SUPPLIED INFORMATION:

——————

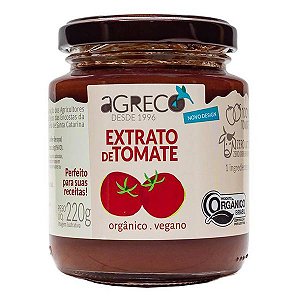 Extrato de Tomate Orgânico Agreco 220g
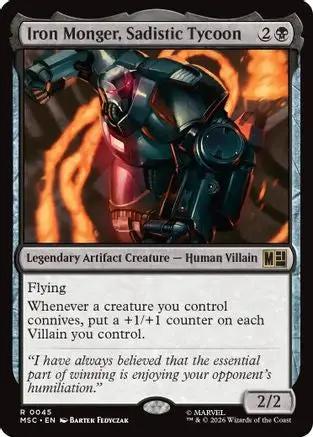 Iron Monger, Sadistic Tycoon (Surge Foil) (MSC-045) - Commander: Marvel Super Heroes Foil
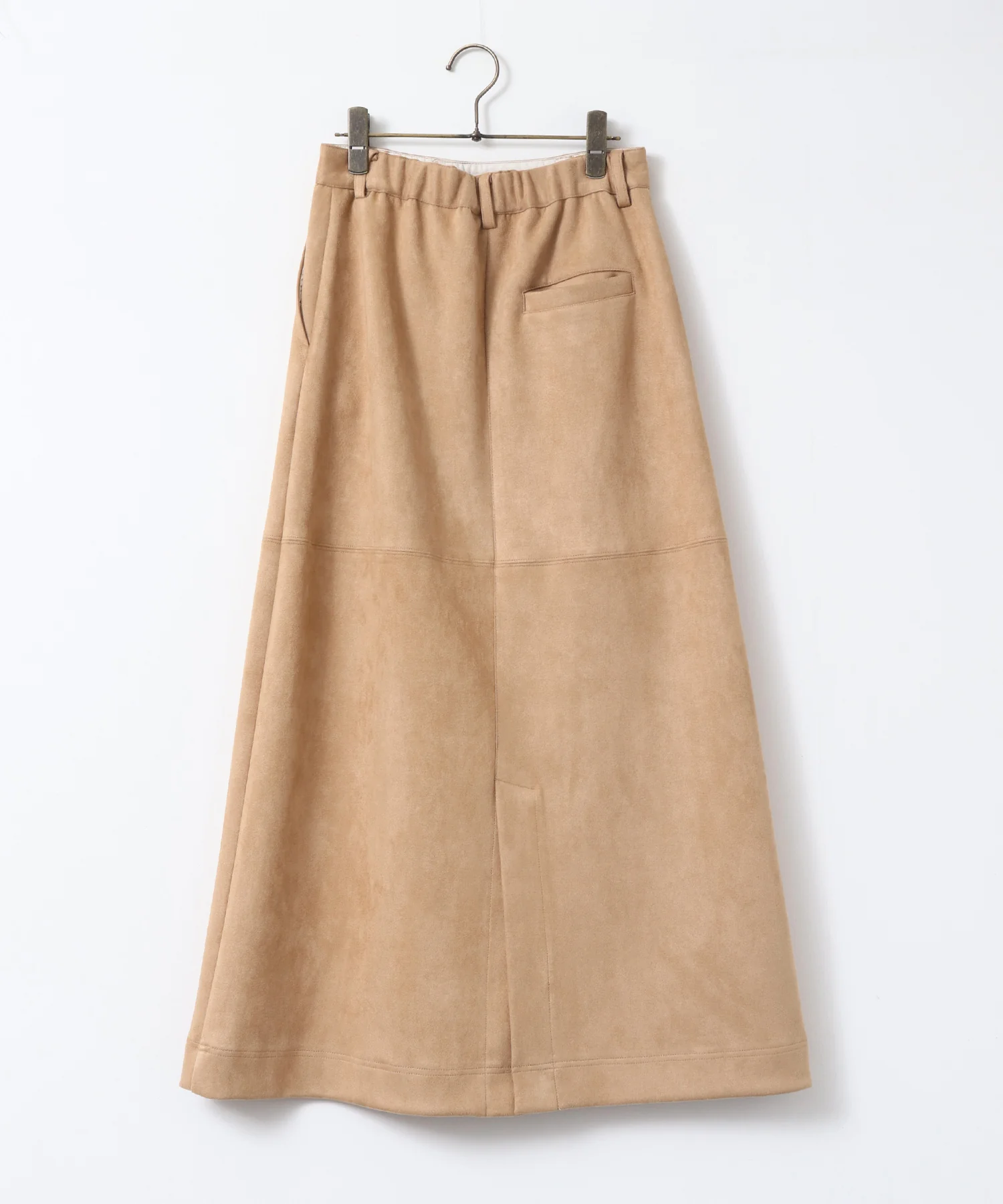 フェイクスウェード ロングスカート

——————

WORK INSTRUCTIONS:
The listing should be transcribed in full, exactly, and without its pictures.

OUTPUT:
 Extrato de Tomate Orgânico Agreco 220g
 Iron Monger, Sadistic Tycoon (Surge Foil) (MSC-045) - Commander: Marvel Super Heroes Foil
 フェイクスウェード ロングスカート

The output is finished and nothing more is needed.